Innovative sealants to keep both lubricants in and pollutants out were also investigated. Following a successful preliminary design review, the team then worked on design improvements based on comments from manufacturers.
By the end of 2015, the SNRPBBEARING project was able to deliver 26 bearings for these propellers at a technology readiness level of five, which means thorough testing of the prototype in a representative environment has been carried out. The bearings are therefore ready for testing in a relevant full-scale realistic scenario, partially integrated with other systems.
There are other challenges to address, such as integrating novel engine and aircraft systems and addressing noise emanating from unshielded propellers. But when the demonstrator finally takes flight, the SNRPBBEARING project will have played a significant role in making this possible. In this way the project will have contributed towards more sustainable air travel with reduced fuel consumption and emissions.

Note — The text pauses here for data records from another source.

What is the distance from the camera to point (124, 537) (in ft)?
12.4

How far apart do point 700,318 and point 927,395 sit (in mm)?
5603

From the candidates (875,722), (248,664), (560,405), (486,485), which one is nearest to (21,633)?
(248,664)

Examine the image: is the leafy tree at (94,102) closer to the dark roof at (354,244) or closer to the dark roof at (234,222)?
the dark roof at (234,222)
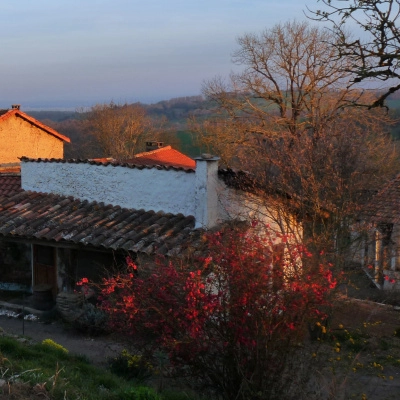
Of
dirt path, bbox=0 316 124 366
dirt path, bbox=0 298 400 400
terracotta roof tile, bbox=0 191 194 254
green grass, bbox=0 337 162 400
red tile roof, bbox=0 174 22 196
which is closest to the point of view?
green grass, bbox=0 337 162 400

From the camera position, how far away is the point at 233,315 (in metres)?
5.41

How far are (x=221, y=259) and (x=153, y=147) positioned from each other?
20163 millimetres

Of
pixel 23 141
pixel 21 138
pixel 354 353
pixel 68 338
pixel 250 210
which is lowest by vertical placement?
pixel 354 353

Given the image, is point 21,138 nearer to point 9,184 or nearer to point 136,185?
point 9,184

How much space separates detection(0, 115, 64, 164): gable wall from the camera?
21781mm

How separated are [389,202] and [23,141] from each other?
15176 mm

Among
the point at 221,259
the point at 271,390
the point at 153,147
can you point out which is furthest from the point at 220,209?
the point at 153,147

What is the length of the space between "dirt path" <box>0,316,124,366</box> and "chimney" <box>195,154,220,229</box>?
2.85m

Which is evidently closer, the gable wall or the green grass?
the green grass

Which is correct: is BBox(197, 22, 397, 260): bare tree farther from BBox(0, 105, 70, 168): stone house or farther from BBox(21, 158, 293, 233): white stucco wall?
BBox(0, 105, 70, 168): stone house

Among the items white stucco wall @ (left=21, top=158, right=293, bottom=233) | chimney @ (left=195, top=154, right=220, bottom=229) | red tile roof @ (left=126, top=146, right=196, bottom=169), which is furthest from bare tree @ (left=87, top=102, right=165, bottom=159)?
chimney @ (left=195, top=154, right=220, bottom=229)

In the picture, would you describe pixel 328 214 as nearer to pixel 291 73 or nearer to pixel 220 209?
pixel 220 209

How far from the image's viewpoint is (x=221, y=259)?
574cm

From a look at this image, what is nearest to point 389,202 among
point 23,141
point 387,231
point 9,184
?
point 387,231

The blades are one of the latest design concepts under development within the EU's ambitious Clean Sky research programme, which aims to ensure that European aerospace remains globally competitive. The blades are the key deliverable of Clean Sky's Sustainable and Green Engine (SAGE) Integrated Technology Demonstrator, which specifically aims to advance engine technologies for all sectors of the civil aerospace market.
Clean Sky is one of the largest European research programmes ever, with a budget estimated at around EUR 1.6 billion for projects launched between 2008 and 2013. The objective of this unique public-private partnership has been to speed up technological breakthrough developments and shorten the time to market for new solutions tested on full scale demonstrators.